-- Exercise directions --
Please render every line of the listing as a Markdown table with the columns "Row" and "Line", skipping blank lines and leaving out the pictures.

-- Data entries --
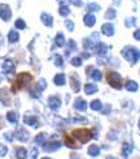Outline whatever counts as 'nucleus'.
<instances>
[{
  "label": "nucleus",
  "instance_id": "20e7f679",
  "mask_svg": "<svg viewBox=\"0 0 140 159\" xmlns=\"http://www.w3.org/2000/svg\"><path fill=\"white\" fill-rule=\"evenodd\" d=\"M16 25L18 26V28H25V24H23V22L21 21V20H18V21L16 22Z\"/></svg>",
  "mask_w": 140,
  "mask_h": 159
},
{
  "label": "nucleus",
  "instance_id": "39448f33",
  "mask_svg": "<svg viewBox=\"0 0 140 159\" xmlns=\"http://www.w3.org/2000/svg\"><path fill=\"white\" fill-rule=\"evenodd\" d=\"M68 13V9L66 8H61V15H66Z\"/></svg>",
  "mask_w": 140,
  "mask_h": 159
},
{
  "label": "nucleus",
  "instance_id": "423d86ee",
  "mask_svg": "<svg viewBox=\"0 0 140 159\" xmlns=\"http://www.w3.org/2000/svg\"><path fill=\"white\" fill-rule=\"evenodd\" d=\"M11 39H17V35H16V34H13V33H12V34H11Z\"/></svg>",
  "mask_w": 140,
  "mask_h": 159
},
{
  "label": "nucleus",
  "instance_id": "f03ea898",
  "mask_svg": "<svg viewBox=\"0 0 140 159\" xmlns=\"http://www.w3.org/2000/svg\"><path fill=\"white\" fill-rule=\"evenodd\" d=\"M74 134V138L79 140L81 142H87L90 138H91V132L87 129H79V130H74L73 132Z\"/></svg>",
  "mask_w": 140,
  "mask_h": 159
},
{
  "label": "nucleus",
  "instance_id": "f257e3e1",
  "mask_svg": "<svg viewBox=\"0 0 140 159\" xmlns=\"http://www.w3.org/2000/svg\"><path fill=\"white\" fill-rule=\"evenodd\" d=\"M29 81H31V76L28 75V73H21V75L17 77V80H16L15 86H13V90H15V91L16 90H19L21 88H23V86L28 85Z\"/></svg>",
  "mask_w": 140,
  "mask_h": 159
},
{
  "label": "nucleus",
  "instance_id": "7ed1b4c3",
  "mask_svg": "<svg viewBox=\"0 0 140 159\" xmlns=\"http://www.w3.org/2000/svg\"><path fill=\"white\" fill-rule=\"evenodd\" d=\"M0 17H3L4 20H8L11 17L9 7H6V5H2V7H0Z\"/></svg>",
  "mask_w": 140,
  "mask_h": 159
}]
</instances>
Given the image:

-- The result --
| Row | Line |
|---|---|
| 1 | Outline whatever counts as 'nucleus'. |
| 2 | <instances> |
| 3 | [{ |
| 4 |   "label": "nucleus", |
| 5 |   "instance_id": "20e7f679", |
| 6 |   "mask_svg": "<svg viewBox=\"0 0 140 159\" xmlns=\"http://www.w3.org/2000/svg\"><path fill=\"white\" fill-rule=\"evenodd\" d=\"M16 25L18 26V28H25V24H23V22L21 21V20H18V21L16 22Z\"/></svg>", |
| 7 |   "mask_w": 140, |
| 8 |   "mask_h": 159 |
| 9 | }, |
| 10 | { |
| 11 |   "label": "nucleus", |
| 12 |   "instance_id": "39448f33", |
| 13 |   "mask_svg": "<svg viewBox=\"0 0 140 159\" xmlns=\"http://www.w3.org/2000/svg\"><path fill=\"white\" fill-rule=\"evenodd\" d=\"M68 13V9L66 8H61V15H66Z\"/></svg>", |
| 14 |   "mask_w": 140, |
| 15 |   "mask_h": 159 |
| 16 | }, |
| 17 | { |
| 18 |   "label": "nucleus", |
| 19 |   "instance_id": "423d86ee", |
| 20 |   "mask_svg": "<svg viewBox=\"0 0 140 159\" xmlns=\"http://www.w3.org/2000/svg\"><path fill=\"white\" fill-rule=\"evenodd\" d=\"M11 39H17V35H16V34H13V33H12V34H11Z\"/></svg>", |
| 21 |   "mask_w": 140, |
| 22 |   "mask_h": 159 |
| 23 | }, |
| 24 | { |
| 25 |   "label": "nucleus", |
| 26 |   "instance_id": "f03ea898", |
| 27 |   "mask_svg": "<svg viewBox=\"0 0 140 159\" xmlns=\"http://www.w3.org/2000/svg\"><path fill=\"white\" fill-rule=\"evenodd\" d=\"M74 134V138L79 140L81 142H87L90 138H91V132L87 129H79V130H74L73 132Z\"/></svg>", |
| 28 |   "mask_w": 140, |
| 29 |   "mask_h": 159 |
| 30 | }, |
| 31 | { |
| 32 |   "label": "nucleus", |
| 33 |   "instance_id": "f257e3e1", |
| 34 |   "mask_svg": "<svg viewBox=\"0 0 140 159\" xmlns=\"http://www.w3.org/2000/svg\"><path fill=\"white\" fill-rule=\"evenodd\" d=\"M29 81H31V76L28 75V73H21V75L17 77V80H16L15 86H13V90H15V91L16 90H19L21 88H23V86L28 85Z\"/></svg>", |
| 35 |   "mask_w": 140, |
| 36 |   "mask_h": 159 |
| 37 | }, |
| 38 | { |
| 39 |   "label": "nucleus", |
| 40 |   "instance_id": "7ed1b4c3", |
| 41 |   "mask_svg": "<svg viewBox=\"0 0 140 159\" xmlns=\"http://www.w3.org/2000/svg\"><path fill=\"white\" fill-rule=\"evenodd\" d=\"M0 17H3L4 20H8L11 17L9 7H6V5H2V7H0Z\"/></svg>", |
| 42 |   "mask_w": 140, |
| 43 |   "mask_h": 159 |
| 44 | }] |
| 45 | </instances> |
| 46 | Given the image: |